▸ **Task requirements**: Your answer must hold only the lines below from the line containing "South Africa, site E04, 2017-10-30 07:32:58." through the line containing "label granularity: sequence-level", each reproduced exactly.

[[ Exercise input open ]]

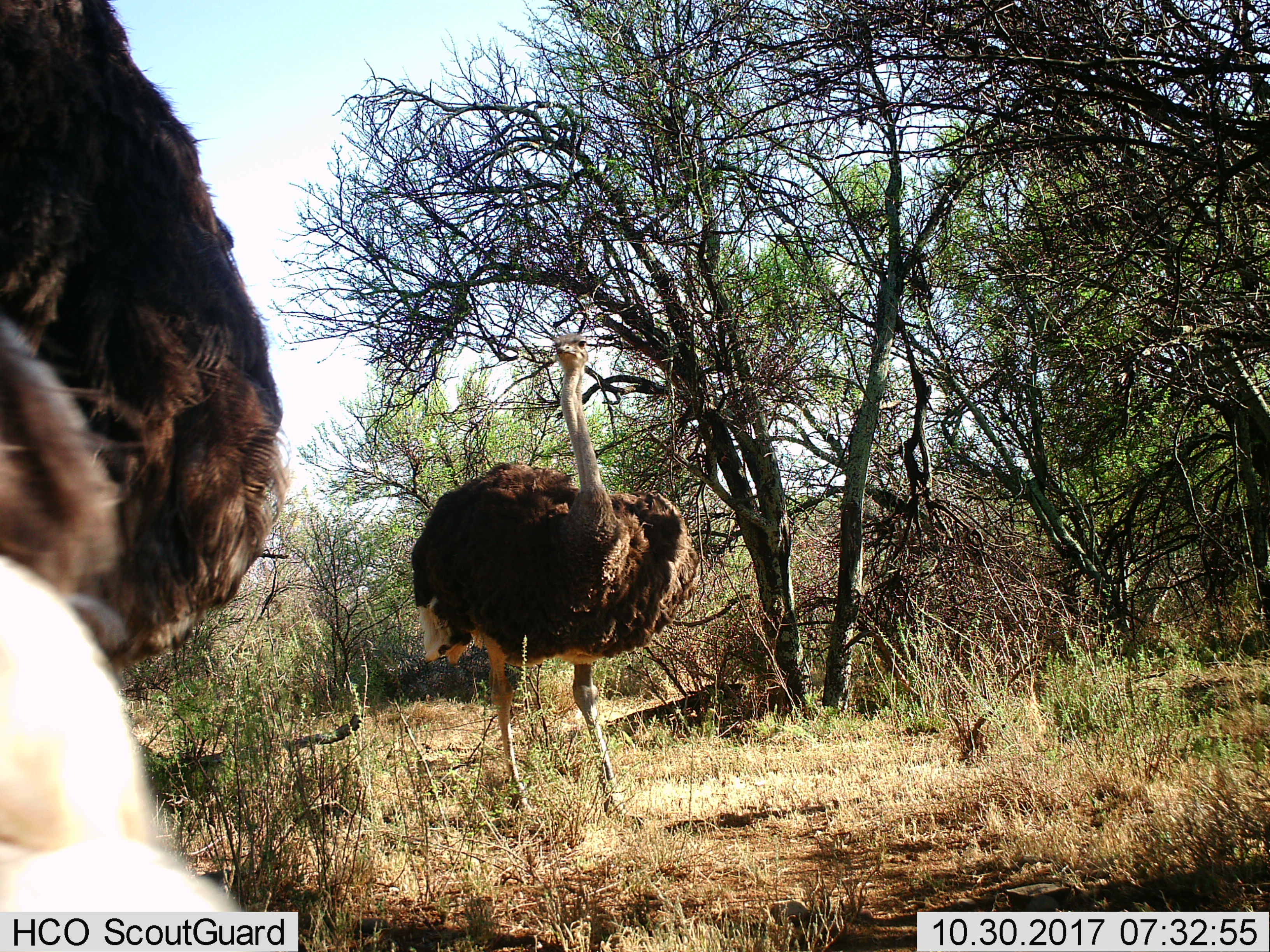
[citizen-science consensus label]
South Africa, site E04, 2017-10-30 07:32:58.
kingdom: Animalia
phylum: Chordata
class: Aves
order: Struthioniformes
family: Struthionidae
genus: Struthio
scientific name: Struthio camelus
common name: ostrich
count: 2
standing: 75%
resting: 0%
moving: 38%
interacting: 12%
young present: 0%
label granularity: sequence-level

[[ Exercise input closed ]]
[[ Exercise input open ]]

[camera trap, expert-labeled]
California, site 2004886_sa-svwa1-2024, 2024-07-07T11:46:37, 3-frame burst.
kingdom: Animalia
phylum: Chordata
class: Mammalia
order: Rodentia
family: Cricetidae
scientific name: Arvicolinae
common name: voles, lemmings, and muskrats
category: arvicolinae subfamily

[[ Exercise input closed ]]

▸ **Written answer**:
South Africa, site E04, 2017-10-30 07:32:58.
kingdom: Animalia
phylum: Chordata
class: Aves
order: Struthioniformes
family: Struthionidae
genus: Struthio
scientific name: Struthio camelus
common name: ostrich
count: 2
standing: 75%
resting: 0%
moving: 38%
interacting: 12%
young present: 0%
label granularity: sequence-level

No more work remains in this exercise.